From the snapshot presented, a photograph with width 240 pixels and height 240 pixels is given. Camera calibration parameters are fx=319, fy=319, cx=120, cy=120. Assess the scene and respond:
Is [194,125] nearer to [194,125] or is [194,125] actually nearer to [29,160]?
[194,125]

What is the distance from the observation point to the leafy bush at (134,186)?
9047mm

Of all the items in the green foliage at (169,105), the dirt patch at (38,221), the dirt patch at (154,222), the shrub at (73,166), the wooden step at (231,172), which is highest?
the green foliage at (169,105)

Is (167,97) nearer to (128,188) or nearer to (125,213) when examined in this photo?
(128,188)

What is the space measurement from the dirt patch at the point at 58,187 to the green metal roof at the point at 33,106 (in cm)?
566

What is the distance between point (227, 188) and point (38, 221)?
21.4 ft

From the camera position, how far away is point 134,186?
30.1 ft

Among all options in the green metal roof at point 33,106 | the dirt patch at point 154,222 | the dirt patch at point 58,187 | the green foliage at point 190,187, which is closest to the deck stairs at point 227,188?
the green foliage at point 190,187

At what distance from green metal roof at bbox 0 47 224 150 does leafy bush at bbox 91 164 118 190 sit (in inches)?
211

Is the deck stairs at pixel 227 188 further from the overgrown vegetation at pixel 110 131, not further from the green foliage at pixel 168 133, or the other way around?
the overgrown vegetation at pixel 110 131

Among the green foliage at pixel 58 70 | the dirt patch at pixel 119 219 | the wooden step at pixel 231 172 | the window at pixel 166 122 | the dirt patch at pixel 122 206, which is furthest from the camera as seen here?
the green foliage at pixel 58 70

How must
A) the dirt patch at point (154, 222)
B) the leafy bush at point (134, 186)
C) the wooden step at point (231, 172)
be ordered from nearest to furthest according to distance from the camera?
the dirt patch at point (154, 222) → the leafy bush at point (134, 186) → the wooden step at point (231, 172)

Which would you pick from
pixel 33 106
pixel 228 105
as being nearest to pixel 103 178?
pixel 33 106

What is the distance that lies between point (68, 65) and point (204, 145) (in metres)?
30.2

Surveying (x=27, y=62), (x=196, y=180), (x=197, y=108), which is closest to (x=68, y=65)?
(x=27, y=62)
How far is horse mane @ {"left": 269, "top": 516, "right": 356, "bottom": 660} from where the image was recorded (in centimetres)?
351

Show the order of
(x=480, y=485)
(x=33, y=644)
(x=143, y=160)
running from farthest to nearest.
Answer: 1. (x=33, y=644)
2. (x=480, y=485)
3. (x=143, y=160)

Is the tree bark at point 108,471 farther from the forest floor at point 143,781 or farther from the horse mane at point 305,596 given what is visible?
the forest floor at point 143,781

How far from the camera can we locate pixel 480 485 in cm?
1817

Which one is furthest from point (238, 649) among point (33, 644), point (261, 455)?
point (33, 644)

· · · ·

Reproduce the entries word for word, starting at their first line and ending at the line that contains "the dirt patch at point (154, 222) →", including that line.

From the snapshot presented, a photograph with width 240 pixels and height 240 pixels is given. Camera calibration parameters are fx=319, fy=319, cx=120, cy=120. Assess the scene and respond:
Is [194,125] nearer to [194,125] or is [194,125] actually nearer to [29,160]?
[194,125]

What is the distance from the observation point to the leafy bush at (134,186)?
9047mm

Of all the items in the green foliage at (169,105), the dirt patch at (38,221), the dirt patch at (154,222), the shrub at (73,166), the wooden step at (231,172), which is highest?
the green foliage at (169,105)

Is (167,97) nearer to (128,188) or nearer to (125,213) when examined in this photo?
(128,188)

What is the space measurement from the dirt patch at the point at 58,187 to the green metal roof at the point at 33,106 (in cm)?
566

What is the distance between point (227, 188) and point (38, 221)?
21.4 ft

From the camera position, how far away is point 134,186?
30.1 ft

Among all options in the green metal roof at point 33,106 | the dirt patch at point 154,222 | the dirt patch at point 58,187 | the green foliage at point 190,187, which is closest to the deck stairs at point 227,188?
the green foliage at point 190,187

At what distance from green metal roof at bbox 0 47 224 150 does leafy bush at bbox 91 164 118 190 sit (in inches)?
211

Is the deck stairs at pixel 227 188 further from the overgrown vegetation at pixel 110 131, not further from the green foliage at pixel 168 133, or the other way around?
the overgrown vegetation at pixel 110 131

Among the green foliage at pixel 58 70 | the dirt patch at pixel 119 219 | the wooden step at pixel 231 172 | the window at pixel 166 122 | the dirt patch at pixel 122 206, which is furthest from the camera as seen here?
the green foliage at pixel 58 70

How must
A) the dirt patch at point (154, 222)
B) the leafy bush at point (134, 186)
C) the wooden step at point (231, 172)
be ordered from nearest to furthest according to distance from the camera?
the dirt patch at point (154, 222) → the leafy bush at point (134, 186) → the wooden step at point (231, 172)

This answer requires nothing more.